All’inizio dell’emergenza sanitaria si diceva “andrà tutto bene”, la verità è che “andrà tutto come lo faremo andare”. Questa pandemia ci ha spinto ad un distanziamento estremo, la normalità di oggi non è vera normalità e dobbiamo farlo capire ai ragazzi. Dobbiamo far loro capire che è bene abituarsi a non abituarsi. Il distanziamento sociale deve trasformarsi in un distanziamento socievole. Anche per gli strumenti tecnologici, è fondamentale imparare ad utilizzarli in modo da potenziare le relazioni. E poi i ragazzi hanno bisogno di nuovi punti di riferimento, di sapere che torneranno alla normalità, e che, qualunque sarà la normalità del futuro, ci arriveremo insieme. Con l’inizio della scuola consiglio sempre di concentrarsi su una visione positiva di ciò che è accaduto: agli insegnanti consiglio di chiedere ai ragazzi come hanno vissuto questo momento, permettere loro di far uscire anche la rabbia e la frustrazione, e poi chiedere cosa possiamo fare per rialzarci. Purtroppo ci siamo fatti tutti prendere dall’incertezza e ne abbiamo creata di più, invece di fare fronte comune. Ci stiamo facendo portare via dalla paura invece di dare corpo ai nostri desideri e ai nostri sogni. Ma sono certa che tornare ad interagire, tornare vicini gli uni agli altri, ci renderà anche più tolleranti.
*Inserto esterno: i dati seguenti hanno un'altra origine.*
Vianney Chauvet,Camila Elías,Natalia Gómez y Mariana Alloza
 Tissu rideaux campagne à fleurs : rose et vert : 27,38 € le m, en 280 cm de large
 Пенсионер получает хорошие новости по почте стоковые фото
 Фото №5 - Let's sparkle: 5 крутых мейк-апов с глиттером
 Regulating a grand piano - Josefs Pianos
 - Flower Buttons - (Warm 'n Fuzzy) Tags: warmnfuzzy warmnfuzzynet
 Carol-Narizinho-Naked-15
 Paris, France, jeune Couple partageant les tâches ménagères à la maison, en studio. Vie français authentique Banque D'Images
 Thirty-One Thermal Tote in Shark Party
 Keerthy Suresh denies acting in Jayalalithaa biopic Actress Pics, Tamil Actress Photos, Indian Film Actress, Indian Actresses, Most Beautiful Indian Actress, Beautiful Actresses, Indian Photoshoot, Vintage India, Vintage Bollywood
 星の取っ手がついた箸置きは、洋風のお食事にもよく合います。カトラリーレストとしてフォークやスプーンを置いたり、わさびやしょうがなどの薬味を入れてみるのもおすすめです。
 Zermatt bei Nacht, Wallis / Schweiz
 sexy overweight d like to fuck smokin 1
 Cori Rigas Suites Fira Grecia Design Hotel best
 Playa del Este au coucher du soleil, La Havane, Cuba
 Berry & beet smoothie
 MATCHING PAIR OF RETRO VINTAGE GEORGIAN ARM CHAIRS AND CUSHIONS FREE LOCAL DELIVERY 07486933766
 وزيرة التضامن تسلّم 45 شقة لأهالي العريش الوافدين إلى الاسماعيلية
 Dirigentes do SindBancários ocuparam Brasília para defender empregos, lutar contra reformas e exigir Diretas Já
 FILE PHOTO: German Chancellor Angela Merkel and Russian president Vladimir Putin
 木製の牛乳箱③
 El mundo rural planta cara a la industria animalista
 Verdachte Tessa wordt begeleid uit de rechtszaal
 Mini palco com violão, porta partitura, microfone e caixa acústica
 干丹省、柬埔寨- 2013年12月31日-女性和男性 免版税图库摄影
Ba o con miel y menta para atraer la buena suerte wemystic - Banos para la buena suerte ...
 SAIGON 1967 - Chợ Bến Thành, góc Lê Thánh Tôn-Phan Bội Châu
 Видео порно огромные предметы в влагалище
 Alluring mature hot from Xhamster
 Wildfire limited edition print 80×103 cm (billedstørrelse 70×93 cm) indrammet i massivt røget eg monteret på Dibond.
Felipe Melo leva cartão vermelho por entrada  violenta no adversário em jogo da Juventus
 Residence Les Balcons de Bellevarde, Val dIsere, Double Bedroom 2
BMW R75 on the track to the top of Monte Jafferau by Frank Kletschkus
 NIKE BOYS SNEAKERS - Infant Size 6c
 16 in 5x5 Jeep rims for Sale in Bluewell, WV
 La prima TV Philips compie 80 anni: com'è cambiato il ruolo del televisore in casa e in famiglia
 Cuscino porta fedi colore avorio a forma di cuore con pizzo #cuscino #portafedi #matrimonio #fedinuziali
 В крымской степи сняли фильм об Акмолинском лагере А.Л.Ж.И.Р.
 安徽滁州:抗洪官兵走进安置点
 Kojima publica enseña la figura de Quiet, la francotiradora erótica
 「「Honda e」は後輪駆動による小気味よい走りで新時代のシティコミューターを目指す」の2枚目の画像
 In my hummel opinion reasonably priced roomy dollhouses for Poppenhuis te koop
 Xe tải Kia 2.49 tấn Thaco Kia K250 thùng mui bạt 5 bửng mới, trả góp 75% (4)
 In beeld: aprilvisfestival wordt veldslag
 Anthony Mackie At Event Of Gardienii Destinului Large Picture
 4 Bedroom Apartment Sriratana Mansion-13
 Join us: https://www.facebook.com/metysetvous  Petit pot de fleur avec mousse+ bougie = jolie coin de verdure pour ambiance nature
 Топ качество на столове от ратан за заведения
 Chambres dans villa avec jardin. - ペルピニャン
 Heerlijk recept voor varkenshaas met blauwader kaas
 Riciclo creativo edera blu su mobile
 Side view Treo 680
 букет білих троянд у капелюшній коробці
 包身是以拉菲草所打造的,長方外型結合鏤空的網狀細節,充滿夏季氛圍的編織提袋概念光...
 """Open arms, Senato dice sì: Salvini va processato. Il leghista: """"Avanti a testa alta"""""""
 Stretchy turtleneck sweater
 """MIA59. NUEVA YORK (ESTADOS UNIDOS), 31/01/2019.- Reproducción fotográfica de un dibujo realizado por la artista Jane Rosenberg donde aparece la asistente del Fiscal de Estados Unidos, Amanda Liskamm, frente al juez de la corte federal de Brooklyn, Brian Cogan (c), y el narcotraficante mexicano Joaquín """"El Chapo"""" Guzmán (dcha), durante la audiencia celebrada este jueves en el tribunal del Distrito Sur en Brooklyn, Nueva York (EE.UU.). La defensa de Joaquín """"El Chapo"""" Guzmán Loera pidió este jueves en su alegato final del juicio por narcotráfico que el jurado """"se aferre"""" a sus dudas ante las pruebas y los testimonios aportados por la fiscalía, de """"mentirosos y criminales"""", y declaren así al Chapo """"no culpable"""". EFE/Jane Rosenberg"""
Con quali strumenti didattici potremo affrontare al meglio questo anno scolastico così eccezionale? Soprattutto, come motivare i ragazzi in questo nuovo scenario?

Per studiare l’apprendimento è fondamentale studiarne i suoi fondamenti neuroscientifici. Il cervello riesce a restare concentrato in una attività per non più di 90 minuti. Quindi per prima cosa sono fondamentali mini-sessioni di 45-50 minuti. In più, lo stesso argomento dovrebbe essere affrontato attraverso diversi punti di vista, con supporti visivi, o con l’utilizzo di metafore, usando le mappe mentali per il ripasso, tornando sullo stesso argomento anche a distanza di tempo. E poi niente più lezioni frontali: ti assegno un argomento da studiare e ti faccio immedesimare in esso come se dovessi spiegarlo alla classe. Non più “a domanda rispondo”, ma ad esempio trasformare le interrogazioni in presentazioni di fronte al resto della classe (in presenza o a distanza). Un ottimo modo per superare anche la paura del public speaking. E poi l’utilizzo della tecnica della flipped classroom (classe capovolta): l’apprendimento autonomo da parte di ogni studente, con l’ausilio di strumenti multimediali, che avviene a casa. Con un secondo momento in cui la lezione in aula viene utilizzata dall’insegnante per svolgere una didattica personalizzata orientata alla messa in pratica di ciò che si è appreso, dove la collaborazione e la cooperazione degli studenti sono aspetti centrali. Anche la tecnica del “debate” è molto utile: gli studenti si dividono tra un gruppo che è a favore di una tesi e un gruppo che è contrario, ognuno di loro difende le proprie posizioni e poi si scambiano di ruolo. In questo modo imparano la tecnica del dialogo e riescono ad aggirare i bias di conferma, quel fenomeno cognitivo per il quale le persone tendono a muoversi entro un ambito delimitato dalle loro convinzioni acquisite. Così si costruiscono anche le basi della tolleranza e dell’apertura mentale. «Non puoi insegnare qualcosa ad un uomo, lo puoi solo aiutare a scoprirla dentro di sé», diceva Galileo. Penso che questa dovrebbe essere la didattica del futuro.

Didattica a distanza e didattica in presenza coesisteranno. Cosa ha significato il salto tecnologico obbligato di questi mesi di lockdown, a cui la scuola e il mondo della formazione hanno dovuto adeguarsi? Insegnanti e studenti si sono fatti trovare pronti?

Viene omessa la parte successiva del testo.